Even after he quit the Piranhas, Michael and Alex stayed in close touch and remained friends. Indeed, during ACIDIC's last tour, last fall, he and Alex were texting back and forth, making appointments for the new year to get together and write and work on songs. Michael was really looking forward to it.
In all that time since Michael went out on his own, Alex was going through a transformation. He had been morbidly obese, and a couple of years ago, decided to have gastric bypass surgery. It sure had an impact. He lost some 300 pounds in a year's time, and also gave up drinking and drugs, and really turned his life around. He graduated from college, had studied for and passed the LSAT, and was looking forward to law school - even while maintaining his musical career leading the Piranhas. The last time we all saw him, he and his dad came to Michael's band's show at the Viper Room last summer, and he looked fantastic! Michael spoke briefly at the service yesterday, and remarked about how happy Alex looked - how much that had struck him - how he'd never seen Alex look SO HAPPY.
And then a blood clot happened.
As we've been told, that 300-pound weight loss in a mere year's time was too fast, too abrupt, for Alex's body to process properly. Evidently, a large clot dislodged and traveled straight to his heart. And that was that. The End. Perhaps... another take away might be that more of a slow and steady weight loss program might be easier on the overall physicality for those needing to lose more weight?
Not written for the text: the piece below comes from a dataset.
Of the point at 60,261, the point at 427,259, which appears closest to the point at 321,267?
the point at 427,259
That was one message delivered to us at the gathering yesterday by Alex's grieving father.
Here was another message his dad offered - applicable to EVERYBODY ACROSS THE BOARD, normally-weighted and/or otherwise, and I sure want to share it with all of you my brothers and sisters here on DU:
Tell EVERYONE you love that you love them. Just do it. Do it NOW. Make sure they know. NOW. Hug them if they're near enough to be hugged. Do it NOW. And then do it again. And keep doing it whenever you can. Because you never know when it's gonna be over. You never know when your loved ones will be taken from you. And it can be over in a moment. A flash. Or in Alex's case, a heartbeat.
I'm gonna do it now, too. I love you guys. Your presence in my life has kept me sane and supported, and prevented me from feeling alone and isolated - at some really bad times, at least politically (like during Selection 2000 and certainly throughout the bush/cheney years). But also personally, too. Certainly after my mom died in late 2006. I've posted about that before. I really love you guys. I love DU and it's because DU is full of you guys. And I am grateful there's a DU to turn to, every day, after damn near every news segment I've ever watched on TV or blog that I've read.
Cherish your loved ones and tell them about it. Tell them you love them. That is the greatest legacy that anyone could leave behind - not only young Alex but also MiddleFingerMom and all those we've loved - and lost.